Transcribe literalmente el fragmento del artículo sobre la peste porcina africana que va desde "El IRTA-CReSA es" hasta "porcina africana (PPA).", ambos incluidos.
─── TEXTO DE REFERENCIA ───
¿El virus de la peste porcina tiene origen en un laboratorio? IRTA-CReSA en el centro de la
Barcelona (EFE). ¿Salió el virus de la peste porcina africana de un laboratorio? Esta pregunta está siendo investigada por el Gobierno español y, en medio de esta hipótesis, todas las miradas se dirigen al Centro de Investigación en Sanidad Animal (IRTA-CReSA) de Bellaterra. Esta institución lleva casi dos décadas estudiando este agente patógeno y se encuentra muy cerca de donde se detectó el brote más reciente.
El IRTA-CReSA es uno de los laboratorios europeos de referencia en salud animal y está localizado en el campus de la Universidad Autónoma de Barcelona, en Bellaterra, a apenas un kilómetro de donde días atrás aparecieron los primeros ejemplares de jabalíes muertos a causa de la peste porcina africana (PPA).
Este centro se dedica a estudiar las enfermedades animales, su epidemiología y a mejorar el diagnóstico y control de estas, desarrollando herramientas de prevención efectivas, incluidas las vacunas. En el caso de la PPA, enfermedad altamente contagiosa que afecta a cerdos y jabalíes y no se detectaba en España desde 1994, el IRTA-CReSA realiza investigación básica y aplicada, diagnósticos oficiales y ofrece apoyo científico y de asesoramiento en situaciones de emergencias sanitarias.
─── REGISTROS PROPORCIONADOS ───
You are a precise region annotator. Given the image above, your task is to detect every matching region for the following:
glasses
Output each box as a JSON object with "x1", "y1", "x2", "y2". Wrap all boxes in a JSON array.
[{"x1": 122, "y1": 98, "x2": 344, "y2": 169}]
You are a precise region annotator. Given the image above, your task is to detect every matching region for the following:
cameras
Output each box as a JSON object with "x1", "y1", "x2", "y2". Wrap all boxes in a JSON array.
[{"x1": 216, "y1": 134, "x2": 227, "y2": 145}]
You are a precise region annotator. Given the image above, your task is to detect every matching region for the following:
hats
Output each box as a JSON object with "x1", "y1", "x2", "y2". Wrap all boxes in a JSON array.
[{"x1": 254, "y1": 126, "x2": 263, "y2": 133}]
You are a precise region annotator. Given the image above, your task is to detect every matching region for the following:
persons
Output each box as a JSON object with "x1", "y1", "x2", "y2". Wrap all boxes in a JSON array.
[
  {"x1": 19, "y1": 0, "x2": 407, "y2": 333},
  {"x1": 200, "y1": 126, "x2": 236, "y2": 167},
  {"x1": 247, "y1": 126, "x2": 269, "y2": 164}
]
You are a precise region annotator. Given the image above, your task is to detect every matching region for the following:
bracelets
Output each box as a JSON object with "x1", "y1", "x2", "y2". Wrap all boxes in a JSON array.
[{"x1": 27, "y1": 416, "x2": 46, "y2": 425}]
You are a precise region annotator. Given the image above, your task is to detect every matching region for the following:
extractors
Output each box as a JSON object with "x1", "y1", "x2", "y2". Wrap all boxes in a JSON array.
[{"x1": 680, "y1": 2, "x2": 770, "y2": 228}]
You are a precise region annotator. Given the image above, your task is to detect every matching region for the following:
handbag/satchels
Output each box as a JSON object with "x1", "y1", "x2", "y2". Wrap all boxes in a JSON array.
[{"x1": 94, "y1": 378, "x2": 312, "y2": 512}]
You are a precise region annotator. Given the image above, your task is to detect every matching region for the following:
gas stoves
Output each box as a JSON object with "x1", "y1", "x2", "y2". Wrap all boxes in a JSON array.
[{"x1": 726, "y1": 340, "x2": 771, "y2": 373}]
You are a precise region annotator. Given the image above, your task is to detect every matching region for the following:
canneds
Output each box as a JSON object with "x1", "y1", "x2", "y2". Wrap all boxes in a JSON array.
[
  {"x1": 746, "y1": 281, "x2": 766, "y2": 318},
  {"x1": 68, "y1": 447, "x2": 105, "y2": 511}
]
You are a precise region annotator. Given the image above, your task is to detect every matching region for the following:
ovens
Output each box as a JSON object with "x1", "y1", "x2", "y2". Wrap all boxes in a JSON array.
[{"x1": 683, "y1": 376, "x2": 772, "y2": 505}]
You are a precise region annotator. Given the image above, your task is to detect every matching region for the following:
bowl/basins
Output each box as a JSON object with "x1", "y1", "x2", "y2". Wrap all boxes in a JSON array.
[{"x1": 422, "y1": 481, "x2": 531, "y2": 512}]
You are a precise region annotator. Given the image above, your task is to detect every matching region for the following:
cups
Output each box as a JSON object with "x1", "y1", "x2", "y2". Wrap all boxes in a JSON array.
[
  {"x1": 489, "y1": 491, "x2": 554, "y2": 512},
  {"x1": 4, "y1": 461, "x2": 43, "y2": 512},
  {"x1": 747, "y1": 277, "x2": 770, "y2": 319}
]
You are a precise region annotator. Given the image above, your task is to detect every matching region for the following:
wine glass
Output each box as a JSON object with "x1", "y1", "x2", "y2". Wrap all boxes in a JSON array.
───
#### RESULTADO DE LA TAREA:
El IRTA-CReSA es uno de los laboratorios europeos de referencia en salud animal y está localizado en el campus de la Universidad Autónoma de Barcelona, en Bellaterra, a apenas un kilómetro de donde días atrás aparecieron los primeros ejemplares de jabalíes muertos a causa de la peste porcina africana (PPA).